— SOURCE DOCUMENT —
------------------------------------------------------------------------
Glyn Robbins, (Chair, Tower Hamlets Respect)

This article first appeared in Socialist Resistance


I sometimes feel as though Respect was made for me providing answers to questions I have been asking myself since I started thinking about politics.

Part of the reason lies in my own political story. I am a child of the Communist Party. Both my parents were CP members, so were other male members of my family and their close friends. They were part of a tradition of self taught working class radicals who got their political education on the shop-floor and at Party meetings.

Aged 15 I got involved with a Trotskyite organisation, the Militant Tendency. I never had any serious political disagreements with Militant, but I was never entirely comfortable with its organisational culture which, with hindsight, I see as being doctrinaire and exclusive.

It also demanded a level of commitment from its members that meant many did not stay for long. For a time I drifted away from active politics, though I have always been an active union member. I became involved in local, single issue campaigns, particularly on housing, but my Marxist upbringing told me this wasn't enough. Eventually I became an enthusiastic member of the Socialist Alliance, then came the Stop the War movement.

Marching with millions, instead of hundreds, rekindled the belief that great social movements, not politicians or journalists, create history.  And the anti-war demonstrations were different.
------------------------------------------------------------------------
— WHAT IS NEEDED —
From the article on joining Respect, lift the passage between "I sometimes feel" and "at Party meetings.", inclusive, copying it word for word.

— INFORMATION PROVIDED —
------------------------------------------------------------------------
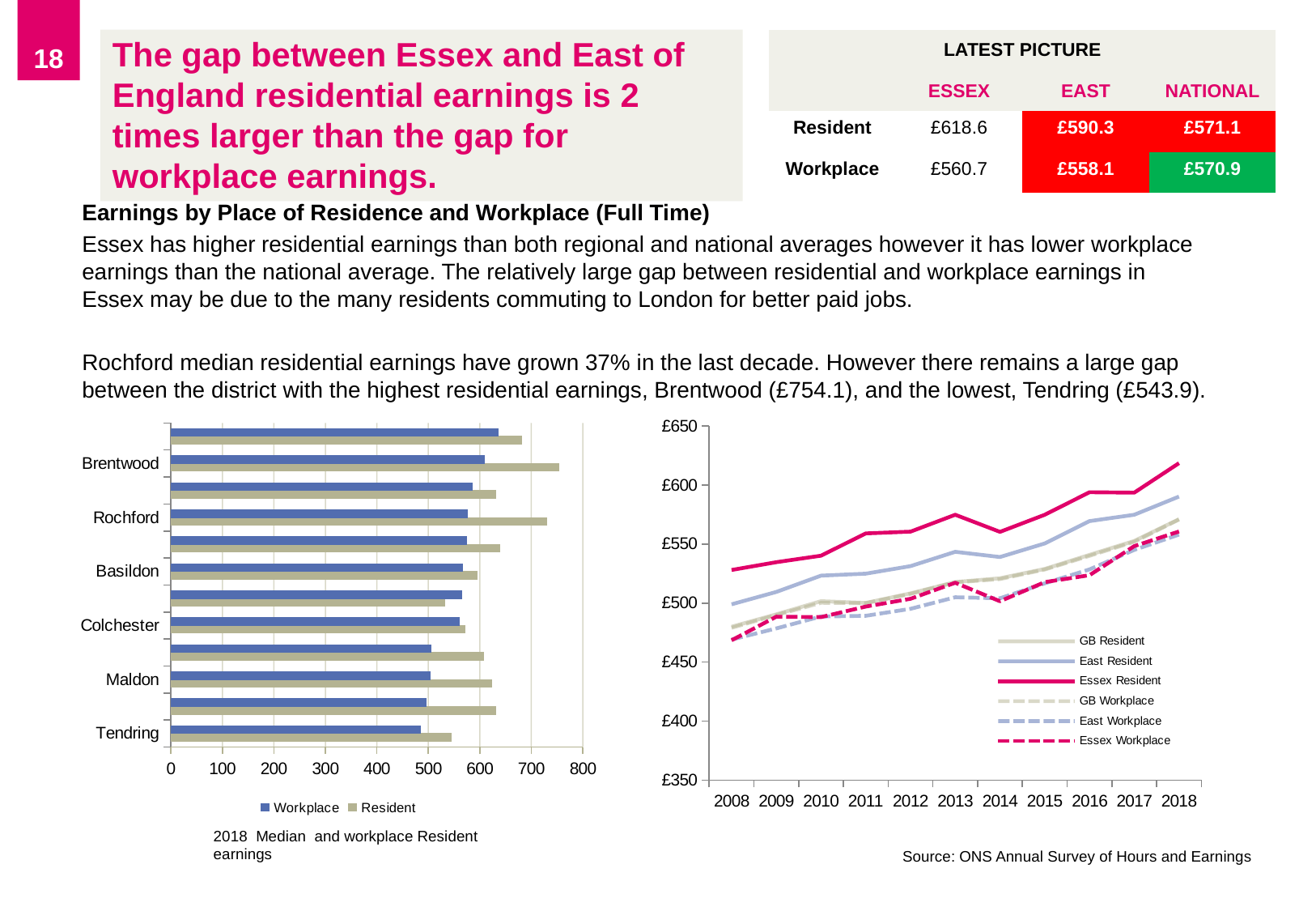
In the bar chart on the left, which is larger for Brentwood, the Workplace value or the Resident value? Resident In the bar chart on the left, is the Resident value for Tendring greater or less than 600? less In the line chart on the right, does the Essex Resident line generally rise or fall from 2008 to 2018? rise In the bar chart on the left, is the Resident value for Brentwood greater or less than 700? greater What kind of chart is the chart on the left of the slide? bar chart What kind of chart is the chart on the right of the slide? line chart In the bar chart on the left, is the Resident value for Rochford greater or less than 700? greater In the line chart on the right, how many years are shown on the x axis? 11 In the line chart on the right, which series has the highest value in 2018? Essex Resident In the line chart on the right, how many series does the legend list? 6 In the bar chart on the left, how many series does the legend list? 2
------------------------------------------------------------------------
— RESULT BELOW —
I sometimes feel as though Respect was made for me providing answers to questions I have been asking myself since I started thinking about politics.

Part of the reason lies in my own political story. I am a child of the Communist Party. Both my parents were CP members, so were other male members of my family and their close friends. They were part of a tradition of self taught working class radicals who got their political education on the shop-floor and at Party meetings.